Le vote n’est qu’un simulacre : « donner à l’esclave le choix de son maître ne fait pas de lui un homme libre ».

Dans un passage célèbre, il écrit :

« Celui qui vit du produit du travail d’autrui sans son consentement est un voleur — qu’il s’appelle roi, président ou fonctionnaire. »


VII. Héritage intellectuel

Spooner fut longtemps ignoré.

Mais au XXᵉ siècle, son influence réapparaît : chez Murray Rothbard, Hans-Hermann Hoppe, ou Robert Nozick, qui reprennent son exigence absolue de consentement individuel.

Les anarcho-capitalistes voient en lui le chaînon manquant entre la philosophie libérale classique et le libertarianisme.

Il a également inspiré des mouvements non violents : les objecteurs de conscience, les partisans de la désobéissance civile, les défenseurs du droit à l’autonomie individuelle.

Son idée d’un ordre social fondé sur la coopération volontaire et le contrat libre annonce les conceptions modernes de la société civile décentralisée.


VIII. Conclusion : un prophète de la liberté

Lysander Spooner fut un hérétique politique dans une Amérique déjà saturée de dogmes patriotiques.

Il a montré que la liberté ne se mesure pas à la taille des élections, mais à la capacité de dire « non » au pouvoir.

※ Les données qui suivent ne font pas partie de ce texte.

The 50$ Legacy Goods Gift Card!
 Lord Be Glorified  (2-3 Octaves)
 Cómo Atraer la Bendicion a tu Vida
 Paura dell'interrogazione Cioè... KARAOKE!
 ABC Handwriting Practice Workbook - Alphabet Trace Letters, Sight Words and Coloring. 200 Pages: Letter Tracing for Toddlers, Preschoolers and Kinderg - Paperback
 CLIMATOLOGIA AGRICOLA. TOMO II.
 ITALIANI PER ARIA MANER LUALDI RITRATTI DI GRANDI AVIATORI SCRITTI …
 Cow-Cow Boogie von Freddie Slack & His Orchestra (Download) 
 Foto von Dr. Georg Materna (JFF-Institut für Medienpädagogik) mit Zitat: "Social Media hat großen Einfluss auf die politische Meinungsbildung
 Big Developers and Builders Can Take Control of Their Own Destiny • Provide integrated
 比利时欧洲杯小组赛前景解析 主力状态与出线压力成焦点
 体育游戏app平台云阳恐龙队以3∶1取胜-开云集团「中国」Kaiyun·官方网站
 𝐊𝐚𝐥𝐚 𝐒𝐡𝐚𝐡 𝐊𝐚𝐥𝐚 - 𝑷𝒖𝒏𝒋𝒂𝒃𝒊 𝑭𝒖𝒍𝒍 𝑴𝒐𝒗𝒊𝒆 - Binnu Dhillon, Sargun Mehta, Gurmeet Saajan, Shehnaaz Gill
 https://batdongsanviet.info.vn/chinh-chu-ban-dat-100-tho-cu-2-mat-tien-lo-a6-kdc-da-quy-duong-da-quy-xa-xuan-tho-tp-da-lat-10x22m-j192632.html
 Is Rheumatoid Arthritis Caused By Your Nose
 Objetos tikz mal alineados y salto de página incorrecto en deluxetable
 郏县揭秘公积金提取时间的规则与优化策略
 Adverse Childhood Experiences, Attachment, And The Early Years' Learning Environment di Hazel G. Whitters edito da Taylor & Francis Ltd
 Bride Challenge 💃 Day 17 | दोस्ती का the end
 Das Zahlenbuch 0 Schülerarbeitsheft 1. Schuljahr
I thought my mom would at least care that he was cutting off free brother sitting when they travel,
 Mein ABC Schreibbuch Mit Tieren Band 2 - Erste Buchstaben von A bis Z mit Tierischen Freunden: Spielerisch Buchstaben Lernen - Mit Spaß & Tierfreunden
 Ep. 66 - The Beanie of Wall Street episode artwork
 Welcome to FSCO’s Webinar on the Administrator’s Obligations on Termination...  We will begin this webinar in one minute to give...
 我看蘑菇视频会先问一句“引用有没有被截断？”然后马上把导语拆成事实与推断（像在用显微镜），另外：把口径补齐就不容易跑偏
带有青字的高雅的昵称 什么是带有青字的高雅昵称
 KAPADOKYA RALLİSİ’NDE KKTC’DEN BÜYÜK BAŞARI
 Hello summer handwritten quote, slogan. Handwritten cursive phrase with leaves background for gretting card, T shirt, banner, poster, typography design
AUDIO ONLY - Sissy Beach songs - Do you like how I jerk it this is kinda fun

« Aucun homme n’a le droit de gouverner un autre sans son consentement. »

Son œuvre rappelle que la vraie souveraineté réside dans la conscience, et que tout État qui prétend la posséder usurpe la dignité de l’homme.

Spooner ne fut ni réformiste, ni utopiste, mais le témoin lucide d’un principe éternel :

La liberté ne s’accorde pas — elle se prend.